» **Directions for this task**
Copy the Powerglide toy review starting at "in 2008, Action" and ending at "Target, Wal-Mart etc.)", but change "Wal-Mart" to "Walmart".

» **Document passage**
------------------------------------------------------------
Transformers Universe 2.0 Toy Review: Powerglide

in 2008, Action Figure Review, Autobot, Generation One, Mini-Bot, Universe 2.0

Transformers Universe 2.0

General Information:
Release Date: July 2008
Price Point: $29.99 (varies depending on retailer)
Retailer: General (Toys R Us, Target, Wal-Mart etc.)
Accessories: Cannon, missile

Images:

Sounds:

Text from Hasbrotoyshop.com:
Not as fast or powerful as the DECEPTICON fliers, POWERGLIDE relies instead on his raw skill as a combat pilot. Where his enemies rely on afterburners and advanced weapon systems, he executes loops, flat spins, and other aerial maneuvers that make even the craziest and most foolhardy DECEPTICONS backfire out of fear. In a sky full of bad guys, you can always easily spot POWERGLIDE twisting and diving through enemy fire, dodging missiles, and generally outclassing even the best among the DECEPTICON air warriors.

Hear cool conversion sounds as you twist and turn this awesome AUTOBOT warrior from battle-ready robot figure to fighter jet vehicle mode! The roar of the vehicle’s engine lets you know that this fierce “flyer” is ready to roll out into battle. In robot mode, the launching thermal beam projectile helps to keep enemies at bay.

Includes 2 “AAA” batteries.
------------------------------------------------------------
Rows of spatial question data
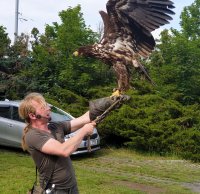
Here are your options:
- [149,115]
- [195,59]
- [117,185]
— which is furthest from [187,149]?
[117,185]

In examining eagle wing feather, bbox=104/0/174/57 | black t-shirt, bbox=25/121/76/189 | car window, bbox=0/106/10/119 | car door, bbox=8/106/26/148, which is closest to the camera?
black t-shirt, bbox=25/121/76/189

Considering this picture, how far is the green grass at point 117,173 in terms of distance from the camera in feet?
26.5

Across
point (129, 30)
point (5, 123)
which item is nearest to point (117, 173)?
point (5, 123)

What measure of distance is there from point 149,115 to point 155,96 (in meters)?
0.62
------------------------------------------------------------
» **Answer to this problem**
in 2008, Action Figure Review, Autobot, Generation One, Mini-Bot, Universe 2.0

Transformers Universe 2.0

General Information:
Release Date: July 2008
Price Point: $29.99 (varies depending on retailer)
Retailer: General (Toys R Us, Target, Walmart etc.)